Entries on spatial positioning

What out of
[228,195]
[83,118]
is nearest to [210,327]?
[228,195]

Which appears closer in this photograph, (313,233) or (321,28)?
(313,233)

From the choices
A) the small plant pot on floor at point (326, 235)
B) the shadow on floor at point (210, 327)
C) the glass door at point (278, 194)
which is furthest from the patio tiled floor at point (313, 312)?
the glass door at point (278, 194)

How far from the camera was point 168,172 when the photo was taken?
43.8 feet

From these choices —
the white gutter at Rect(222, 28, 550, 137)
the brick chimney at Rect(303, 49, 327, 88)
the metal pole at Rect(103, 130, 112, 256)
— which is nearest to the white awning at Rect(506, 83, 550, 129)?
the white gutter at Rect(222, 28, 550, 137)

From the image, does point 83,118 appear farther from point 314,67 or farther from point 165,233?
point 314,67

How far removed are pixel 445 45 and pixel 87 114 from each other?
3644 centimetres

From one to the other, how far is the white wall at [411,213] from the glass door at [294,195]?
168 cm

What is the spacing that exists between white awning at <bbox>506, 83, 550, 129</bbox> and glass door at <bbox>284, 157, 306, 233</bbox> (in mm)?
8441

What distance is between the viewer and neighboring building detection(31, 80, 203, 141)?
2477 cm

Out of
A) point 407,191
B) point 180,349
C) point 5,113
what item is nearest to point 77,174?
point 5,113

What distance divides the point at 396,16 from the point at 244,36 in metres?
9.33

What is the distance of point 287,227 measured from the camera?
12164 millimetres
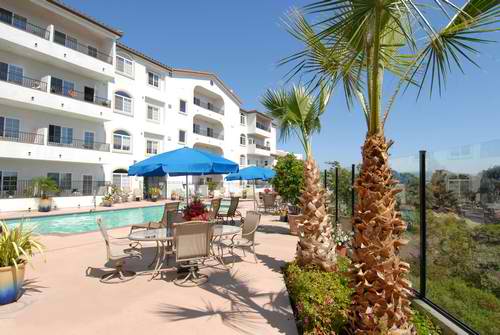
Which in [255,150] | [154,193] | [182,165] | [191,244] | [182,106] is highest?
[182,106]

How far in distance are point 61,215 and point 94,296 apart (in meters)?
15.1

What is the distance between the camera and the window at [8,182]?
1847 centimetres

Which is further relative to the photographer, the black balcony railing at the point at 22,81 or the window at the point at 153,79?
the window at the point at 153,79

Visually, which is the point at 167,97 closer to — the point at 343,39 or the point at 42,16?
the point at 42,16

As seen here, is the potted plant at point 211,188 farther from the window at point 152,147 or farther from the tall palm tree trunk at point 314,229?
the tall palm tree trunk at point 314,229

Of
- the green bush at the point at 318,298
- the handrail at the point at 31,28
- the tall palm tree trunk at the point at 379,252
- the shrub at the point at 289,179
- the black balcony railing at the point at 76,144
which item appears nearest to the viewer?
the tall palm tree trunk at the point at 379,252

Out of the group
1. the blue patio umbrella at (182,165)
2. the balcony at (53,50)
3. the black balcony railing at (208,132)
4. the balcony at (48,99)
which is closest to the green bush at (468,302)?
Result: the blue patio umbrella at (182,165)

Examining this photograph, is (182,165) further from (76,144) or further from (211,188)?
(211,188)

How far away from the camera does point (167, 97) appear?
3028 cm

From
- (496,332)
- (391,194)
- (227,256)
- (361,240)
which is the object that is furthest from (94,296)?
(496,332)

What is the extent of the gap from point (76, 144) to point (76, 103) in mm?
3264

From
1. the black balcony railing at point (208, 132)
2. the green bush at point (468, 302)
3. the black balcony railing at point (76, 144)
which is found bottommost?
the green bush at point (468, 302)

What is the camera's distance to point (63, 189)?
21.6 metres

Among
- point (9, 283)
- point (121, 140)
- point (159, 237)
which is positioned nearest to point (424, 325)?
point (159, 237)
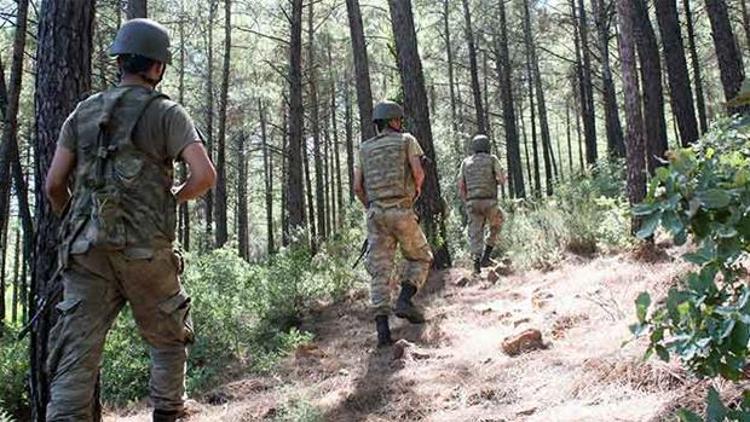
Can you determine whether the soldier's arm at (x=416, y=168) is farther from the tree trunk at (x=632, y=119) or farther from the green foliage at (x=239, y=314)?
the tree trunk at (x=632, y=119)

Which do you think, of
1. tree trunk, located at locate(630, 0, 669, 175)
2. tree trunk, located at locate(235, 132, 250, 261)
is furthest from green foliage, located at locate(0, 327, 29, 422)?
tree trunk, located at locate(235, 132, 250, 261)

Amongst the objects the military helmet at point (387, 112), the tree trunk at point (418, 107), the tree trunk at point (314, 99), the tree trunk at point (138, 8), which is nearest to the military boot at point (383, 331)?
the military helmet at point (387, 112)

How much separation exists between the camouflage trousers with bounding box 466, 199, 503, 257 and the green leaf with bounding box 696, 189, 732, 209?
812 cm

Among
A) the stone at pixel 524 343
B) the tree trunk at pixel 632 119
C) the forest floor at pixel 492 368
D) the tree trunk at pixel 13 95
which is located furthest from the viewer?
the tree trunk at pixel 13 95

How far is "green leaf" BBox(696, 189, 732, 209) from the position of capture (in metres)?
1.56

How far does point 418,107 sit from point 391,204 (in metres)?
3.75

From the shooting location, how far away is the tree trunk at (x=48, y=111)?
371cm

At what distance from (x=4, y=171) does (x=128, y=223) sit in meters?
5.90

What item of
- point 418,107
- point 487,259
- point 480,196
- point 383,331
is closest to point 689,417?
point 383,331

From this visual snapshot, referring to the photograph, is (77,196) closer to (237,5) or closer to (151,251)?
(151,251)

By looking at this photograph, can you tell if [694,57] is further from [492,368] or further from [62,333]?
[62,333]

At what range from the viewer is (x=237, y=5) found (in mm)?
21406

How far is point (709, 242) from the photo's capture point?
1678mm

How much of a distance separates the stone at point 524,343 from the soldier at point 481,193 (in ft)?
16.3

---

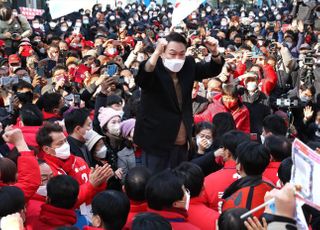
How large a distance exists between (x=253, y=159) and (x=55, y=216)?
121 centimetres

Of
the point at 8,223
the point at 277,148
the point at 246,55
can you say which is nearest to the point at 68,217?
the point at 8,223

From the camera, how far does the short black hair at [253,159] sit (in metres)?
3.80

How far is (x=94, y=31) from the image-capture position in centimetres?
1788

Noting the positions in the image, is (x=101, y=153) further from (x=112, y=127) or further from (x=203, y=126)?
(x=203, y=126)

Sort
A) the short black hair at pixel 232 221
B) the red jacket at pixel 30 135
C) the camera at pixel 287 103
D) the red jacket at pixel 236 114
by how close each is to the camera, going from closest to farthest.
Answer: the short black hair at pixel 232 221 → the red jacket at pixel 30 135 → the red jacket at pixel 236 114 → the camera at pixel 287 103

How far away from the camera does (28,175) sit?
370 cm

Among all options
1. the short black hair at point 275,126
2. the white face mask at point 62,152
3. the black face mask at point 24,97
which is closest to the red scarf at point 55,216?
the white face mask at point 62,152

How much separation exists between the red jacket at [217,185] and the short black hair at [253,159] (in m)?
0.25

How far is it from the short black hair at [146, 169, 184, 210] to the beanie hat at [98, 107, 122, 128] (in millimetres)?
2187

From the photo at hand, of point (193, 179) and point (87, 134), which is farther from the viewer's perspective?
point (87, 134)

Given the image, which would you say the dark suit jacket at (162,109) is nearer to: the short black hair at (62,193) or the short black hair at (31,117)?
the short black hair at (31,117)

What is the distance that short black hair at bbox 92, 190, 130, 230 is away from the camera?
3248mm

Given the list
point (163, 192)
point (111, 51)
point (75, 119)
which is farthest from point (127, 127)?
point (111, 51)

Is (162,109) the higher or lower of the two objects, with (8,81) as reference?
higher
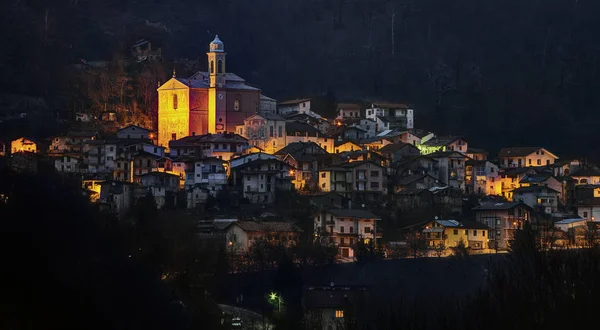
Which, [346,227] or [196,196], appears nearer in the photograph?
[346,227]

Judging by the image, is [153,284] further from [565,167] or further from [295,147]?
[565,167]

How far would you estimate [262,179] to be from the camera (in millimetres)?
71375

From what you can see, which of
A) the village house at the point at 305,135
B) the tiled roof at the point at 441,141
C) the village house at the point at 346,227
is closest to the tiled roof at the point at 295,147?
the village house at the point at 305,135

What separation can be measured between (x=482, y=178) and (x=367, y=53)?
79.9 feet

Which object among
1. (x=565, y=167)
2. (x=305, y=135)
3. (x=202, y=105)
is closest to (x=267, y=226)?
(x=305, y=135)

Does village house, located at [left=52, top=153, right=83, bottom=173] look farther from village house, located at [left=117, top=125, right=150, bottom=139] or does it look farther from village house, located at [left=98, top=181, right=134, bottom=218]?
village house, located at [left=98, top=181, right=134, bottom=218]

◆ **What you should do**:
Count the lines in the material above that contain the word "military", and reply with the number alone.

◆ **Written response**:
2